• Page extract:
Pre-trained model for BERT fine-tuning with Squad v1.1

marwage commented 3 years ago

Hi Mindspore team,

We would like to fine-tune BERT with the Squad v1.1 dataset. Therefore, we run the following script model_zoo/official/nlp/bert/scripts/run_squad.sh

Unfortunately, we get the following error ValueError: For 'TensorAdd', the x_shape [32, 384, 768] and y_shape [1, 128, 768] can not broadcast.

To us, it looks like the sequence length of Squad is 384 and the pre-trained model was trained with a sequence length 128. We used the pre-trained model from https://download.mindspore.cn/model_zoo/r1.1/bertbase_ascend_v111_zhwiki_offical_nlp_bs256_loss3/bertbase_ascend_v111_zhwiki_offical_nlp_bs256_loss3.7.ckpt Additionally, the pre-trained model was trained in Chinese whereas Squad is in English.

Could you provide us with a pre-trained BERT model that works with the Squad v1.1 dataset?

• Given task:
Please translate this sentence from the BERT fine-tuning thread above into Spanish: "We would like to fine-tune BERT with the Squad v1.1 dataset."

• Rows:
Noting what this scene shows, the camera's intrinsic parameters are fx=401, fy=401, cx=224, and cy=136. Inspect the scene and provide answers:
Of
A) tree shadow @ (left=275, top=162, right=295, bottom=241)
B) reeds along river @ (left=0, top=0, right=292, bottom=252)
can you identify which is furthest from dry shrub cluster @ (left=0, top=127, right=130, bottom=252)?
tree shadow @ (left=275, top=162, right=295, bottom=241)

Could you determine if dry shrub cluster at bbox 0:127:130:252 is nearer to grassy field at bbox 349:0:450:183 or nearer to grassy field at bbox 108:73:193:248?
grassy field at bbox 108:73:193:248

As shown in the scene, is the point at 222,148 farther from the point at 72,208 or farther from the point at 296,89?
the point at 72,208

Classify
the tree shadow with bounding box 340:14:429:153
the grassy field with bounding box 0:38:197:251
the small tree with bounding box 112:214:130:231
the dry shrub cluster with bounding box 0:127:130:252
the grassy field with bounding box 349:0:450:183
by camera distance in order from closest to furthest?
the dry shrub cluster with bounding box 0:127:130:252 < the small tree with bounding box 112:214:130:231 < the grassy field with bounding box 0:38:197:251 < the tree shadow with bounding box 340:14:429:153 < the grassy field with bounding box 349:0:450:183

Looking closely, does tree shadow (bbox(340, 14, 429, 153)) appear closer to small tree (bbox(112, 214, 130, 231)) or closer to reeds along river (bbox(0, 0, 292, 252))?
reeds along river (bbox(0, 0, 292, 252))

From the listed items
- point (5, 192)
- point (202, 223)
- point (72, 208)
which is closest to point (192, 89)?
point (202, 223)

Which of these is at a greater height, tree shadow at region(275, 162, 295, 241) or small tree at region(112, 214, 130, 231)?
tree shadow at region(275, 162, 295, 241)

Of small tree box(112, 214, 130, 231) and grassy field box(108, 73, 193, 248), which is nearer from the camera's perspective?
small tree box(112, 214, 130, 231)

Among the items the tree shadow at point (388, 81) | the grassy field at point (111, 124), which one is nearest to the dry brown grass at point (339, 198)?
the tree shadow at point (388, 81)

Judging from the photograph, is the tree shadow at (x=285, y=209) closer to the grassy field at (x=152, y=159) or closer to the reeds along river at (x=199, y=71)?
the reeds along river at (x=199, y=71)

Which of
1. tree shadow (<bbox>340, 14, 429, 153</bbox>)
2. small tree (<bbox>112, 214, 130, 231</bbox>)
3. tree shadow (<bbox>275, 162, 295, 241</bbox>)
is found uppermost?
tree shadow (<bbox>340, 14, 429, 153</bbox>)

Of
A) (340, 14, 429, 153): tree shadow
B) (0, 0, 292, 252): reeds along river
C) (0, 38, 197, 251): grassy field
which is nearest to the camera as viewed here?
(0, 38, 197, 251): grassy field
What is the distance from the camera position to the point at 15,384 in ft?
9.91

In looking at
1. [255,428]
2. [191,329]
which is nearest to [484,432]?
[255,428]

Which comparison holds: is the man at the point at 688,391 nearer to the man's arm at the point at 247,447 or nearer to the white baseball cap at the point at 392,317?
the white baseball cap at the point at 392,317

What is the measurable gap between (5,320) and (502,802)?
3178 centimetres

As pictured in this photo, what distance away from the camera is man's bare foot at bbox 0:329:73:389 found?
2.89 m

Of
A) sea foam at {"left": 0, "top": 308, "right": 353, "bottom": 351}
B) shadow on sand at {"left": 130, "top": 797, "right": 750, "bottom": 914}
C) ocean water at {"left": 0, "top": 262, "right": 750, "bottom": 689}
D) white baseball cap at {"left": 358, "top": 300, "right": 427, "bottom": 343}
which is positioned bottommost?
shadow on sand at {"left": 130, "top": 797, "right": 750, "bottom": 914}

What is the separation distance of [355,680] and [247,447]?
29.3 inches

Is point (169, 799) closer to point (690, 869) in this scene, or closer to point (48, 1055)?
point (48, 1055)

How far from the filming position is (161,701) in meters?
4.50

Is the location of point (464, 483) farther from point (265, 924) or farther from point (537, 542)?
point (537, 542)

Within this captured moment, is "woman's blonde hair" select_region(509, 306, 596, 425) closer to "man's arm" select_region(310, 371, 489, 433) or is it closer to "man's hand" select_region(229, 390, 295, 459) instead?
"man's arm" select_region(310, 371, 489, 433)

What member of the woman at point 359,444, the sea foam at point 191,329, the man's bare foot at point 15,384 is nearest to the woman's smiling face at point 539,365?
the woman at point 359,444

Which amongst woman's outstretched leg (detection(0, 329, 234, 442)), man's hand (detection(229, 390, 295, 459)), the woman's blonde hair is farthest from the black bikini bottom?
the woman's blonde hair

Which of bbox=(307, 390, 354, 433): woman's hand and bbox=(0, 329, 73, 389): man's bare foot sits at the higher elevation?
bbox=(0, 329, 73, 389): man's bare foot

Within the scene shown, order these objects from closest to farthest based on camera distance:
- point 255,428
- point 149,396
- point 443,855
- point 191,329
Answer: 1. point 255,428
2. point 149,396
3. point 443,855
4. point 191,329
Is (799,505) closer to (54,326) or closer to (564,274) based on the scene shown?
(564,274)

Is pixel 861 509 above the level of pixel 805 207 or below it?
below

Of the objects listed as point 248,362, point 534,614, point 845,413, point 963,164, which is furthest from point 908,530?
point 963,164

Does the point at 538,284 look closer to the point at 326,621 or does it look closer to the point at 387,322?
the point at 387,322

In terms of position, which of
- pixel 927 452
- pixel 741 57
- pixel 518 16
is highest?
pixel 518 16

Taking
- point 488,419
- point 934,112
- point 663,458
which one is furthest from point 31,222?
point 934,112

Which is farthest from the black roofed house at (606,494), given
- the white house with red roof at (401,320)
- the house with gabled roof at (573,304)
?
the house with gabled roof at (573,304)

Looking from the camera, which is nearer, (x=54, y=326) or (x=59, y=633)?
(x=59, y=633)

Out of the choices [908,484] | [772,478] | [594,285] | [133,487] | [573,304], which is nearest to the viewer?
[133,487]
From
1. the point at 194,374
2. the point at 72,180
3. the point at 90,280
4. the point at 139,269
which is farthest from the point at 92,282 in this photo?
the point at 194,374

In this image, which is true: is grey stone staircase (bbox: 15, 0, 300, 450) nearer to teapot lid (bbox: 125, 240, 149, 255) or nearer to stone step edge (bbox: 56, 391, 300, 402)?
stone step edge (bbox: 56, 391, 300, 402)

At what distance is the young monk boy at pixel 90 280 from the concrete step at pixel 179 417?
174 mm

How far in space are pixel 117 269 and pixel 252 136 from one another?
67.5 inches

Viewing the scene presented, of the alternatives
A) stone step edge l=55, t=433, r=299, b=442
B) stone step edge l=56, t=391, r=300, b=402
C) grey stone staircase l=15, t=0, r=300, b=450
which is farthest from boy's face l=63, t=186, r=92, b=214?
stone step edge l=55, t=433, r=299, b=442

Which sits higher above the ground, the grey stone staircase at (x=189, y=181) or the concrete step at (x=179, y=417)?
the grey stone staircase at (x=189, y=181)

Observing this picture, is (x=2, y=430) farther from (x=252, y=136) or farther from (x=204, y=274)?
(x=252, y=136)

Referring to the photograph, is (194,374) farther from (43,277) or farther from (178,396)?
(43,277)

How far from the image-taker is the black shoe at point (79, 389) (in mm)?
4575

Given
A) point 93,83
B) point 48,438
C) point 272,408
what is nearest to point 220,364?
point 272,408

• Solution to this exercise:
Nos gustaría hacer un ajuste fino de BERT con el conjunto de datos Squad v1.1.